## Latihan
Jawablah pertanyaan berikut berdasarkan bacaan di bawah.
1. Siapa saja yang dapat menjadi subyek pendidikan menurut bacaan?
2. Mengapa siswa merasa harus lulus ujian?
3. Menurut pernyataan Prof. Dr. Djohar, karakter out-put pendidikan kita lebih rendah dari apa?

## Bacaan
Sehingga pengertiannya, kegagalan itu biasa dan tidak sejelek yang dibayangkan masyarakat. Tetapi karena paradigma sudah terbentuk, maka sulit untuk merubahnya. Dan ketika kemudian paradigma seperti ini bertemu dengan prinsip pragmatis maka subyek pendidikan—dalam hal ini bisa siswa, guru, lembaga pendidikan, bahkan pemerintah—menjadi menghalalkan segala cara untuk ”meloloskan” diri dari makhluk Allah yang bernama kegagalan itu. Ada pertarungan kepentingan di sini, dan karena semua terkait maka terbentuk lingkaran setan kepentingan. Siswa merasa dia harus lulus ujian karena kalau gagal mereka malu dengan lingkungannya, orang tua merasa rugi, guru merasa gagal mengajar, sekolah takut tidak dapat murid, dan pemerintah dinilai tidak becus mengurus pendidikan, seterusnya begitu sehingga terjadi komplotasi kejahatan intelektual, manipulasi proses dan manipulasi hasil. Lingkaran ini begitu kuat dan membentuk karakter out-put pendidikan kita yang—seperti pernyataan Prof. Dr. Djohar diatas—lebih rendah dari didikan Orang Utan.

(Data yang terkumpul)
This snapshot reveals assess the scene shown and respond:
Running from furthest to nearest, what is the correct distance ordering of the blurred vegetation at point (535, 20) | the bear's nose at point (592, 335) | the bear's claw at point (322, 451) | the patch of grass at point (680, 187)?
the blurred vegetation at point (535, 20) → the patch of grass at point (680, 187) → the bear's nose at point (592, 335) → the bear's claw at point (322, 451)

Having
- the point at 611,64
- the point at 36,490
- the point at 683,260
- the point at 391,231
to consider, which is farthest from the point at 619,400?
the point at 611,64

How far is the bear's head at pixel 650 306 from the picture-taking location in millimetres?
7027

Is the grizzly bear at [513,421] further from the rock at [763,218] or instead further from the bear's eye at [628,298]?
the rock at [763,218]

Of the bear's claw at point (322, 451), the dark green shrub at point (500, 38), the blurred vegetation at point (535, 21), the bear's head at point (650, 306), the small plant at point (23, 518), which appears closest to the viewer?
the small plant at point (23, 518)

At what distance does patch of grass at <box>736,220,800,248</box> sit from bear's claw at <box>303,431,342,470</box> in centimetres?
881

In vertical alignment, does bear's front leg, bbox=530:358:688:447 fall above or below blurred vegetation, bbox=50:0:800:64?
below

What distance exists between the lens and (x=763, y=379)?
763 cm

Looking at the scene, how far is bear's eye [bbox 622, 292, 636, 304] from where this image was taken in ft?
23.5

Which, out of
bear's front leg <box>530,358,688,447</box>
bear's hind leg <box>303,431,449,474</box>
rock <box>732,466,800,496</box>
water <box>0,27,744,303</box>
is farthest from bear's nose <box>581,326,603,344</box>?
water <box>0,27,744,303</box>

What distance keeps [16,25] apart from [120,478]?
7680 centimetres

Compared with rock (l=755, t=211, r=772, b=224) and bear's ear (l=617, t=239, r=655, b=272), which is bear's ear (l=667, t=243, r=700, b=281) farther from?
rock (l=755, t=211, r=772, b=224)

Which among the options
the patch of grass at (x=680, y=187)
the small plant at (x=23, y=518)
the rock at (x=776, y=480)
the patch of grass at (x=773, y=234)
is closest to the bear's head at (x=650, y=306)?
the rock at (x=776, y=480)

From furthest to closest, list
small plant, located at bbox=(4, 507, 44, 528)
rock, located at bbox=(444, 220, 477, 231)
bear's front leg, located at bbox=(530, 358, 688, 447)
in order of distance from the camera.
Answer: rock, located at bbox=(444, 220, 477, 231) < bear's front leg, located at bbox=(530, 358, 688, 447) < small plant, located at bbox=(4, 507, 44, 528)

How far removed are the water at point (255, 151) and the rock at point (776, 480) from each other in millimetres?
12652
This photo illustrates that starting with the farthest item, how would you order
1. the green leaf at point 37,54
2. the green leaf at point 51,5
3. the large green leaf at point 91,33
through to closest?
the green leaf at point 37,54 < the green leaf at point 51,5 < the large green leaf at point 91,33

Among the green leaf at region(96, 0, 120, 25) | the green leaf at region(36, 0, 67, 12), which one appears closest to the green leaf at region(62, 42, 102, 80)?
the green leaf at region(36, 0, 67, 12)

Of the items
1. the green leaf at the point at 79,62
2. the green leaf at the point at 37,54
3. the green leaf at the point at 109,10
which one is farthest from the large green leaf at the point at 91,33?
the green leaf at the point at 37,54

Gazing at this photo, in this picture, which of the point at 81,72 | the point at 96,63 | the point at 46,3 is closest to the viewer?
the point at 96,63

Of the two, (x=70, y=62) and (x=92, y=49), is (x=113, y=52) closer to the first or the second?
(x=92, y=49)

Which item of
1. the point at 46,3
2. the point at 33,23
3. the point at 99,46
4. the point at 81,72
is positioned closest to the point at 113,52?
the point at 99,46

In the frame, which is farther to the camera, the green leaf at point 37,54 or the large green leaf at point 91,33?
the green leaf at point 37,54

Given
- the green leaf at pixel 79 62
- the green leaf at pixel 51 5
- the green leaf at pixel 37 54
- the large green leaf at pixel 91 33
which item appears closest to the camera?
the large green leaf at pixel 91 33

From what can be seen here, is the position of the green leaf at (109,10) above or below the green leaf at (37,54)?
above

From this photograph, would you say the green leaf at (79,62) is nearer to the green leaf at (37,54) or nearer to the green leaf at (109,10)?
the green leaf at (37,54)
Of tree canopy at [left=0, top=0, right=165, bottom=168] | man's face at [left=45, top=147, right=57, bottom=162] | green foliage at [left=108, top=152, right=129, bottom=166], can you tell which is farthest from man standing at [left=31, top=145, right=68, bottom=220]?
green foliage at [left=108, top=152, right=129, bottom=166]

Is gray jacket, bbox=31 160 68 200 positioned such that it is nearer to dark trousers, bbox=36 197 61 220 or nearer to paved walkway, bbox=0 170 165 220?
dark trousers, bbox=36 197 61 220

## Jawaban Latihan
1. Siswa, guru, lembaga pendidikan, bahkan pemerintah.
2. Karena kalau gagal mereka malu dengan lingkungannya.
3. Lebih rendah dari didikan Orang Utan.